▽

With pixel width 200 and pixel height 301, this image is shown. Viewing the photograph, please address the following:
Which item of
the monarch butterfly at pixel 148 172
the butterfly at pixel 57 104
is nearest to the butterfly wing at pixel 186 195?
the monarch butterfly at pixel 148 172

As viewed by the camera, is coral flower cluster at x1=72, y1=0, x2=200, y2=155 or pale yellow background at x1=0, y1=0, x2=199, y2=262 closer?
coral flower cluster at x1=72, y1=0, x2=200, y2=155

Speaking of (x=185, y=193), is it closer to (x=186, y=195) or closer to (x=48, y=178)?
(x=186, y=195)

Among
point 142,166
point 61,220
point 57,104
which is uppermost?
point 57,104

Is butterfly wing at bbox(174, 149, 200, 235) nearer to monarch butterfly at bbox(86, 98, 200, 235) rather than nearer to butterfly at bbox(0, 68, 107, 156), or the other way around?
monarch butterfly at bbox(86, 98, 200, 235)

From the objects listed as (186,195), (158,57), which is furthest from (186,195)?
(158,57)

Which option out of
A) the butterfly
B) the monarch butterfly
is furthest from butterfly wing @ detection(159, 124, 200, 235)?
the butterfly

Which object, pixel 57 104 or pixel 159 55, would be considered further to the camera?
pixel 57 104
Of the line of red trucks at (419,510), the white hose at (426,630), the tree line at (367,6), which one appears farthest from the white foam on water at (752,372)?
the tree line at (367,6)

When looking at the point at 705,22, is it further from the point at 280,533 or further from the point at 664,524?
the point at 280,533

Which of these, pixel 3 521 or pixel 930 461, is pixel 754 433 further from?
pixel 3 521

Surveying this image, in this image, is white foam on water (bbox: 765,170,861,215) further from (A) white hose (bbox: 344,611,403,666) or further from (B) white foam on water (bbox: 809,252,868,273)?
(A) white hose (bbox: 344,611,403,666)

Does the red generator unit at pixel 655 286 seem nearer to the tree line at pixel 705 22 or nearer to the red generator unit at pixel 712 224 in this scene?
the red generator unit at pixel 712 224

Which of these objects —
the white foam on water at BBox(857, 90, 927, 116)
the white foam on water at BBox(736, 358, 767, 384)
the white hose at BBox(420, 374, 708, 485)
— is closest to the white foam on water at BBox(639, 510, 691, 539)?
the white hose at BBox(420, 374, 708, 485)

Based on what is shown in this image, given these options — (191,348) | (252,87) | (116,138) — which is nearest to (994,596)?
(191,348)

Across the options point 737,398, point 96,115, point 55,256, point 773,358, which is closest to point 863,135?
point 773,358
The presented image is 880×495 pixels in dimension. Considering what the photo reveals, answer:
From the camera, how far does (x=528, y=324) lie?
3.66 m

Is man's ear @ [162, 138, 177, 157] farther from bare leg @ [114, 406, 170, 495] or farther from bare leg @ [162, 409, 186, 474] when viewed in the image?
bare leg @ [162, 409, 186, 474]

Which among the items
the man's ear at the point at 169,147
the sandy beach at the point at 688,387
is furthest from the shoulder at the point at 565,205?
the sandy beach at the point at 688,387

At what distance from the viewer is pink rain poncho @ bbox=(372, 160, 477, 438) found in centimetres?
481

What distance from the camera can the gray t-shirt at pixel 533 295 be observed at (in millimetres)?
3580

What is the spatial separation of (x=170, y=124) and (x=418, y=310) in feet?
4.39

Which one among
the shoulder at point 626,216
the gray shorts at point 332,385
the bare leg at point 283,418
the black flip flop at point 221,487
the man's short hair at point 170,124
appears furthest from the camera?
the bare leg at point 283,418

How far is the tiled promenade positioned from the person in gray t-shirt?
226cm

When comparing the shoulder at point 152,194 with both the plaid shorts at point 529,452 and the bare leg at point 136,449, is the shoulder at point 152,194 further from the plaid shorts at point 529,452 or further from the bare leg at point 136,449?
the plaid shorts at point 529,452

△

> **OBJECTIVE**
Exactly as written, give the line containing "How far is the" and all remaining lines of the records.

> **ANSWER TO THIS EXERCISE**
How far is the tiled promenade positioned from the person in gray t-shirt?
226cm

When comparing the shoulder at point 152,194 with both the plaid shorts at point 529,452 and the bare leg at point 136,449, is the shoulder at point 152,194 further from the plaid shorts at point 529,452 or further from the bare leg at point 136,449?
the plaid shorts at point 529,452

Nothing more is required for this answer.